In the VVIP section of the COP30 conference in Belém, Brazil, far from the international cameras capturing every moment, Selwin Hart sits in a closed-door meeting helping to push the process forward. I’ve been given rare access to this space to conduct our long-awaited interview. It runs a bit late—he is delayed by another meeting—but I expected that. When he finally steps out, he jokes, “This has been two years in the making.”
Since COP28 in Dubai, Hart and I have tried to secure this sit-down, but conflicting schedules pushed it all the way to Belém.
Hart is at the nerve centre of global climate politics, serving as the United Nations Secretary-General António Guterres’ climate adviser. From strategic advice to policy guidance and technical expertise, he plays a pivotal role in shaping global climate action. But his journey began in his native Barbados, where he worked at a critical moment as a climate negotiator for the Alliance of Small Island States (AOSIS).
The geopolitical landscape has shifted significantly since his days inside negotiating rooms. I spoke to him last week about the most pressing issues now confronting the UN system and the global climate process.
Q: We’re sitting here at COP30. The United States is absent. How much is their lack of presence being felt?
A: The reality is that the absence of the United States from the multilateral climate process has presented some challenges. The US has had a significant impact on this process over the years. But no other country has left the Paris Agreement, and all the other countries have shown up. As of now, over 117 or 118 parties have submitted their NDCs, representing roughly 76 per cent of global emissions. So despite the US not being here, the rest of the world remains committed—and the rest of the world is moving on.
The United States, though a major emitter, was also a significant leader.
They led on some issues, and on others—like finance and adaptation—we wanted them to lean in more. The world is rapidly changing, and leadership is emerging from different quarters. Since the Paris Agreement was finalised 10 years ago, we’ve seen a rapid transformation of the global energy landscape, and this is reflected in many of the new NDCs now being put forward.
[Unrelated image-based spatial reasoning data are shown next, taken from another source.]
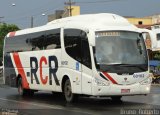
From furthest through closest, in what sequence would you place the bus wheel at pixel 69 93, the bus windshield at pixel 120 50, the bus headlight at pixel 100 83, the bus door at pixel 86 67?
the bus wheel at pixel 69 93, the bus door at pixel 86 67, the bus windshield at pixel 120 50, the bus headlight at pixel 100 83

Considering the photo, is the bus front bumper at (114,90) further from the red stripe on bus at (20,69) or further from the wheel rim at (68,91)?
the red stripe on bus at (20,69)

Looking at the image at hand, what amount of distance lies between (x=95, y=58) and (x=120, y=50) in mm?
954

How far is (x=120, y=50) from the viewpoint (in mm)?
18469

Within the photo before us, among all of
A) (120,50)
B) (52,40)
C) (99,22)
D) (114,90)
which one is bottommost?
(114,90)

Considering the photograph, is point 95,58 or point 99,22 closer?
point 95,58

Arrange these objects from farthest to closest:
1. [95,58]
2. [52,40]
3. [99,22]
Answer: [52,40] → [99,22] → [95,58]

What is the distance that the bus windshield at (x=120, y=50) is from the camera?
18266mm

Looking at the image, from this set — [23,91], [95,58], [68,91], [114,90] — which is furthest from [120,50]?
[23,91]

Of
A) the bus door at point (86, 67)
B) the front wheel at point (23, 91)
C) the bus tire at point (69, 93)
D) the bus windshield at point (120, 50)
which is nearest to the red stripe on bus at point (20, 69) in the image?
the front wheel at point (23, 91)

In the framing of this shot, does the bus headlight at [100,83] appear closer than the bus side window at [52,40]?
Yes

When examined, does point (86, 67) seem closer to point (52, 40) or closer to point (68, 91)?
point (68, 91)

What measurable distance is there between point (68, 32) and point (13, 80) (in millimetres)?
7329

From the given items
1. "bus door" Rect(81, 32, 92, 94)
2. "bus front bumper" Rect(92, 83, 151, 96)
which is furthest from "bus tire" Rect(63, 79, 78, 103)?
"bus front bumper" Rect(92, 83, 151, 96)

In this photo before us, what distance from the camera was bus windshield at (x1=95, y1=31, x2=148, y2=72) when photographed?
1827cm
The International Energy Agency’s Global Outlook Report last week forecasted rising demand for oil and gas through 2050 under current policies. How do you view that report?
The current policy scenario is totally out of line with what countries have committed to do—and frankly, what many countries are already doing. I urge every country, especially oil and gas producers, particularly low- and middle-income and emerging producers, to study these trends carefully. Plan carefully for the transition. Diversify your economies. Ensure that any new contracts with fossil fuel companies are transparent and protect the interests and welfare of your citizens.
Some of those countries are in your own neighbourhood—Suriname, Guyana, and Trinidad.
I would encourage all policymakers—at home and abroad—to plan carefully for the transition. Make sure revenues are reinvested in people and in economic diversification. No one wants a disruptive transition. But we know where the least-cost producers are, and believe me: the transition is inevitable, unstoppable, and irreversible.
Have global conflicts affected the diplomacy required to keep the COP process moving?
Geopolitical instability anywhere affects any multilateral process. I won’t get into specifics, but geopolitical conflict and divisions impact every multilateral negotiation—climate, biodiversity, plastics, everything.
The 1.5°C target is under intense debate. Some say it’s out of reach, but AOSIS insists it’s still alive.
It is definitely still on the table, Ryan. The science shows that a temporary overshoot of 1.5°C is almost certain and will likely happen within the next decade. But with immediate, ambitious action—reducing fossil fuels, accelerating the energy transition, addressing methane, reversing deforestation—countries can still bring global temperatures back below 1.5°C before the end of the century. Our priorities are clear: make the overshoot as short as possible, as small as possible, and as safe as possible.
Adaptation has been contentious at COP30. African and Arab groups want the adaptation indicators delayed by two years.
We need an adaptation package. Even if we adopt the indicators, that alone won’t address the urgency of the adaptation and resilience financing crisis facing African nations, small island developing states, least developed countries, and our brothers and sisters in Latin America. We need a broader conversation—signals, commitments, and a clear outcome on adaptation finance. That’s the message we’ve been delivering to developed countries.
As we speak, Barbadians are cleaning up after severe flooding in the north. Jamaica is still recovering from Hurricane Melissa. We’re moving too slow.
In this decade, the number of Category 5 hurricanes has more than doubled compared to the previous decade. These extreme events—floods, droughts, storms—are no longer exceptions; they’re becoming the new normal. The transition away from fossil fuels is not about punishing oil-producing countries or communities tied to that industry. It’s about addressing the climate crisis.
Vulnerable countries aren’t asking for charity when they call for more adaptation finance—they’re being battered by climate disasters. This is why the COP process is so important. And in the Caribbean, we must embed adaptation and resilience into everything we do—where we build, how we build, how we transport ourselves. All of it must change. We have to prepare for a climate-disrupted future.